Nick Mihailovski, Google Analytics API Team – October 2009
This article discusses how to detect and backfill missing time series values in data returned from the Google Analytics Data Export API.
Before You Begin
The article assumes you know how the Google Analytics Data Export API works. The sample code is in Java but you can use the concepts in your language of choice. The code for this article is provided as open source and can be downloaded from project hosting.
After reading this article, you will learn:
- How the Google Analytics Data Export API treats date dimensions.
- How to structure your queries to group results and detect missing dates.
- How to fill in the missing values using Java.
Introduction
Comparing data across a period of time provides context.
For example, stating a website generated $1 million in revenue
doesn’t mean much. But stating a website increased revenue by 10x quarter
over quarter or year over year is indeed impressive. With the Google
Analytics API, it’s easy to plot data over time by using the
ga:date
, ga:day
and ga:month
dimensions.
If your query only uses a date dimension, if any days in the date range collected zero
data, the Google Analytics API will backfill dates and 0
values for metrics.
ga:date | ga:sessions |
---|---|
2010-03-01 | 101 |
2010-03-02 | 0 |
2010-03-03 | 69 |
However it becomes tricky if you query date along with other dimensions. If one of the dates has no data, the API will NOT return an entry for that date. It will just skip to the next available date that contains data.
ga:keyword | ga:date | ga:sessions |
---|---|---|
chair | 2010-03-01 | 55 |
chair | 2010-03-03 | 48 |
Ideally analysts would want to have the missing dates for a particular keyword filled in like the first example above
This article describe some best practices for pragmatically backfilling data.
Background
Let's first look at why this problem exists. There are 2 reasons.
- Google Analytics only processes data that is collected. If nobody came to a site on a particular day, then there is no data to process, so no data is returned.

*Given request 1*: Reproduce the stretch of the Analytics API article from "After reading this" through "values using Java.".

Rows from a box labeling dataset:
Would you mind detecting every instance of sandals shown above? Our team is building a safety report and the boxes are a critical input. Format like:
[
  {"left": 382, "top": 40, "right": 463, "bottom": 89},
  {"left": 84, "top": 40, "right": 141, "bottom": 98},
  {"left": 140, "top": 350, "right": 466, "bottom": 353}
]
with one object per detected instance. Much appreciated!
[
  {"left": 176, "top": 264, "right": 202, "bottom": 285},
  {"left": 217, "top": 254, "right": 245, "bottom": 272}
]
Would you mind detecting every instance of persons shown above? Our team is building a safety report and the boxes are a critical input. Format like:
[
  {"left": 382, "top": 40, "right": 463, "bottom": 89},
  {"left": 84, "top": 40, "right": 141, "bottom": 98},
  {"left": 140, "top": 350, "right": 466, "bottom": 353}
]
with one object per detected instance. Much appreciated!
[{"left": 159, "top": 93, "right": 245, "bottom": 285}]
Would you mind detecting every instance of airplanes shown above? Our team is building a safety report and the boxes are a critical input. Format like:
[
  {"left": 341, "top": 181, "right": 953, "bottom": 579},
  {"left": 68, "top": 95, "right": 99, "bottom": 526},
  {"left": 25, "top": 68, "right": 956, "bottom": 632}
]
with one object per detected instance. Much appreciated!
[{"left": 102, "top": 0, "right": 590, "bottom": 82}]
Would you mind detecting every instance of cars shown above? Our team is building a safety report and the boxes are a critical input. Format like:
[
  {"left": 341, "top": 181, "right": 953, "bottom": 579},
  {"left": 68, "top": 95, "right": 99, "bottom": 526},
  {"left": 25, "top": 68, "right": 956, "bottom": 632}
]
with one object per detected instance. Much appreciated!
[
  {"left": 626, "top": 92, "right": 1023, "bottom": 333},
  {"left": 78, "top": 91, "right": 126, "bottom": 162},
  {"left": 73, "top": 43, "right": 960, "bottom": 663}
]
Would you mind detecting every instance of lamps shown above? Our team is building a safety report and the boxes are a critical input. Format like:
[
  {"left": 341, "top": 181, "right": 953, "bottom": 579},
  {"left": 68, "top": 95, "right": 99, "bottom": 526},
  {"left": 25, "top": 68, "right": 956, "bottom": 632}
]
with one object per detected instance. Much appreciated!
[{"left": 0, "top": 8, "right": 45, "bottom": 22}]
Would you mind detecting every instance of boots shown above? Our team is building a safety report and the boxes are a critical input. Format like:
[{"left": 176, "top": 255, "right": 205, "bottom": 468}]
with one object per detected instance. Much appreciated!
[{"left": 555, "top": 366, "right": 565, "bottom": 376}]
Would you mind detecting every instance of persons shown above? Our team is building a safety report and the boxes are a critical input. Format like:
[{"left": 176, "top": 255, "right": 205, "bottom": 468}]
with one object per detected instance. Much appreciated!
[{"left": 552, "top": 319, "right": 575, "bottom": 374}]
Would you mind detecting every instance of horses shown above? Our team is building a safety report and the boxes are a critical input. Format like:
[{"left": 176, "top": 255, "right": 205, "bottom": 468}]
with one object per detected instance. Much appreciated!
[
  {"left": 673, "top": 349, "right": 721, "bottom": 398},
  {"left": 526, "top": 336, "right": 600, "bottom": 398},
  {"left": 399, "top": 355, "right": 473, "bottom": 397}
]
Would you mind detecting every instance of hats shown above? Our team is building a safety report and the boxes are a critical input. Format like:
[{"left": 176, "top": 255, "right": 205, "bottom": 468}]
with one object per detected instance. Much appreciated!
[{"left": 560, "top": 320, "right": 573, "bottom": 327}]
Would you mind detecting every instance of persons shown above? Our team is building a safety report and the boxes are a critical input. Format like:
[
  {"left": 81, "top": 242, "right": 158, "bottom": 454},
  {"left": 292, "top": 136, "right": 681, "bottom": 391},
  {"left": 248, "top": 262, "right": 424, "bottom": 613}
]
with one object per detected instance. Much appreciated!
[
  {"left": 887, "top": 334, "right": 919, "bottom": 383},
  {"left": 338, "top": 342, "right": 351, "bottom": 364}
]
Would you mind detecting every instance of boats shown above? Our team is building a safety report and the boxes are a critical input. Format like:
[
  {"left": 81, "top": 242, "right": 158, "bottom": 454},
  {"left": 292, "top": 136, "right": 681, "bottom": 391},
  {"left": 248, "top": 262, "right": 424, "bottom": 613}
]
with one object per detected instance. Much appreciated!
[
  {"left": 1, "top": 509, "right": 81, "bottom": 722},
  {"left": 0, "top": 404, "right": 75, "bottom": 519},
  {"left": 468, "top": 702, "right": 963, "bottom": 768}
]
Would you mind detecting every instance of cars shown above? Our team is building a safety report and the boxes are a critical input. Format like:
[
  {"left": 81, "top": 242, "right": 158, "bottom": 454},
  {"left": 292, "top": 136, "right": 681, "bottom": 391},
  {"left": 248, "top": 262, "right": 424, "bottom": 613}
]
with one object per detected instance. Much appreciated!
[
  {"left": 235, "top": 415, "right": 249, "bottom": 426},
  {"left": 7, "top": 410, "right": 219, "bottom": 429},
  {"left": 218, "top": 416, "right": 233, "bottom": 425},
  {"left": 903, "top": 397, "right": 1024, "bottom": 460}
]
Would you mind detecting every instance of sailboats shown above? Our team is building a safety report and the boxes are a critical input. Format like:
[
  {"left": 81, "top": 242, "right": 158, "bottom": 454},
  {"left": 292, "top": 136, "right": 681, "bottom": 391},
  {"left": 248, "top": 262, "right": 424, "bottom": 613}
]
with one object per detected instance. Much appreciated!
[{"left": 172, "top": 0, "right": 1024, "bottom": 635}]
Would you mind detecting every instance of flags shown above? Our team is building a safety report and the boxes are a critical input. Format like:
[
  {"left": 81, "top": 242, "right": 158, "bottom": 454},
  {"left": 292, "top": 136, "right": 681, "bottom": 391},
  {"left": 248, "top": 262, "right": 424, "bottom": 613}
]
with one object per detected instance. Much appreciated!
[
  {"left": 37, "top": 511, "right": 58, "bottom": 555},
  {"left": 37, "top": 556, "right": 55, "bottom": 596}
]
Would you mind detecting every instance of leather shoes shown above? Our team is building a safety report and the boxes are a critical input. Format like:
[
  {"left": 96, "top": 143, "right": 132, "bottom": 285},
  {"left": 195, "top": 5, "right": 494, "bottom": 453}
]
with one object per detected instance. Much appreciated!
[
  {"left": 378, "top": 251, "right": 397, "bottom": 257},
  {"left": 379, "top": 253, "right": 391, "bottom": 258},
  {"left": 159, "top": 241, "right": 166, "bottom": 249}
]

*Given request 2*: Turn the stretch of the rows from the line containing "Would you mind detecting every instance of leather" through the end of the rows into a Markdown table with the columns Number and Line, numbering each line and omitting blank lines.

*Full output 1*:
After reading this article, you will learn:
- How the Google Analytics Data Export API treats date dimensions.
- How to structure your queries to group results and detect missing dates.
- How to fill in the missing values using Java.

*Full output 2*:
| Number | Line |
|---|---|
| 1 | Would you mind detecting every instance of leather shoes shown above? Our team is building a safety report and the boxes are a critical input. Format like: |
| 2 | [ |
| 3 |   {"left": 96, "top": 143, "right": 132, "bottom": 285}, |
| 4 |   {"left": 195, "top": 5, "right": 494, "bottom": 453} |
| 5 | ] |
| 6 | with one object per detected instance. Much appreciated! |
| 7 | [ |
| 8 |   {"left": 378, "top": 251, "right": 397, "bottom": 257}, |
| 9 |   {"left": 379, "top": 253, "right": 391, "bottom": 258}, |
| 10 |   {"left": 159, "top": 241, "right": 166, "bottom": 249} |
| 11 | ] |